Christian Pulisic, the Americans’ captain and best player, who returned to the lineup after missing the El Salvador game while he recovered from a positive coronavirus test last month, was critical, too — even if it was unclear whether he was targeting the coaching staff, his teammates, himself, or some combination of the three.
“I think we need new ideas at times,” he said. “Today I think we didn’t test them enough, whether it was not being direct enough, or not — I’m not sure. But it just felt like we couldn’t break them down. We just need some new solutions. Obviously it wasn’t good enough.”
Pulisic went on to suggest, as well, that the team could have conducted itself differently after taking the lead early in the second half, making some adjustments, perhaps adopting a more defensive mind-set.
“I think it’s important in games like this, tough games, to just grind it out and win these games 1-0 at times,” he said.
Such pragmatism requires some savvy, and it is unclear how much this team possesses. The squad is populated by intriguing youngsters, many of them technically skilled in ways that subvert longstanding stereotypes about American soccer players, many of them playing for high-profile clubs in Europe. Trophies in two tournaments this summer — the Gold Cup and the Nations League — stoked excitement about what the group could do.
But this month the group’s youth, and acknowledged naïveté, have looked like a liability.
“It’s a team sport,” midfielder Tyler Adams said when asked about the players’ strong pedigrees. “It doesn’t matter where we come from. If we don’t go out and do the things we’re good at, we’re just a group of names on a piece of paper.”
It has not helped matters that this team has been depleted by a combination of bad luck and indiscretion.
Before Sunday’s game, the team announced that Gio Reyna, one of its best attackers, would be out indefinitely with a hamstring injury and that Zach Steffen, Berhalter’s first-choice goalkeeper, would leave the squad, too, after testing positing for the coronavirus.
The team also announced before kickoff on Sunday that the star midfielder Weston McKennie would miss the game in Nashville after violating the team’s coronavirus policy.
“I am sorry for my actions,” he wrote in an Instagram post. “I will be cheering hard for the boys tonight and hope to be back with the team soon.”
For McKennie, who tested positive for the virus last October, the indiscretion (which the team declined to detail) hinted at a worrying pattern of behavior. In April, McKennie was suspended by his club team, Juventus, after he hosted a party at his home in Turin that violated a local curfew and needed to be broken up by police.
Berhalter late Sunday night declined to say whether McKennie would be available for Wednesday’s game in Honduras.
These bouts of misfortune and personal slip-ups are hard to digest when each game carries so much weight.

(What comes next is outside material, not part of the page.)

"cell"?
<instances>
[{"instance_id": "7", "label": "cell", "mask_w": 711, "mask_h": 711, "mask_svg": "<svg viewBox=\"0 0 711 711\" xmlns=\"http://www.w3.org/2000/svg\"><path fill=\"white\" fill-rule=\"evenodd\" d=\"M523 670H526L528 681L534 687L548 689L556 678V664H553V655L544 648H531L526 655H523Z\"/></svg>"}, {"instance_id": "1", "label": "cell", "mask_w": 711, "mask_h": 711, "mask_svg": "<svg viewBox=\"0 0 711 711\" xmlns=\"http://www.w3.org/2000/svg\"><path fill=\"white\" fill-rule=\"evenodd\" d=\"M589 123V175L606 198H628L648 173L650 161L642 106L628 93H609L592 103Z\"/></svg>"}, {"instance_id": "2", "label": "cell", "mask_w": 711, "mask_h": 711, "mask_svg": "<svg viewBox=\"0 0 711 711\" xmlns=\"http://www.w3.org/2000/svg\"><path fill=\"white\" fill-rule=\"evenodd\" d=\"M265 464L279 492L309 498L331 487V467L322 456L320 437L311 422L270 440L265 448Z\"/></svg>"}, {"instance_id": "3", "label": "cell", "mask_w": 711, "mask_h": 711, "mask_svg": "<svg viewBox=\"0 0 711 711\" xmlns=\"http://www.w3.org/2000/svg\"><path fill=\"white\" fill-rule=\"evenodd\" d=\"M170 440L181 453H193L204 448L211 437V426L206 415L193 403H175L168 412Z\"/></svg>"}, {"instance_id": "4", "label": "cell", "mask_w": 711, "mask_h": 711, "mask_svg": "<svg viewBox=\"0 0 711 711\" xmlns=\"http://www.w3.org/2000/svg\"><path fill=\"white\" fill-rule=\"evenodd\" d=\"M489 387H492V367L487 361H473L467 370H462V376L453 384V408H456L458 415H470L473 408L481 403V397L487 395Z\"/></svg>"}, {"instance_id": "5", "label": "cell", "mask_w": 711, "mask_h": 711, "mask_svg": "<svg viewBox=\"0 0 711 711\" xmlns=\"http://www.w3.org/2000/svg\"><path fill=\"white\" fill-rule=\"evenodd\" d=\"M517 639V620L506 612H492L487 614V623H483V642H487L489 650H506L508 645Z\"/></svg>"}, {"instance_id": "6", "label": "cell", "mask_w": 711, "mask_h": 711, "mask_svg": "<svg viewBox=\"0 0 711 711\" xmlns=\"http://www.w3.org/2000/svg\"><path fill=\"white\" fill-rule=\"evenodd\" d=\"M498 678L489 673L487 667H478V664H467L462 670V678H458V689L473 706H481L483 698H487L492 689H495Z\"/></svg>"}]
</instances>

There is only so much time to get things right, only so many setbacks a team can withstand.
“The way we’ve been framing it to the guys is that every game is a final,” Berhalter said. “Fourteen finals, that’s how we have to approach it. So the urgency is always going to be there until we’re mathematically secure with qualifying.”
The Americans last month unveiled a marketing slogan — “Only forward.” — that reflected a desire to put their recent failures behind them. But Pulisic on Sunday could not help dwelling on the past, noting that in the last cycle the team had lost its opening two matches. Those poor results precipitated the firing of Coach Jurgen Klinsmann.
By that standard, the Americans are in better shape now. By any other measure, they are falling worryingly short of expectations.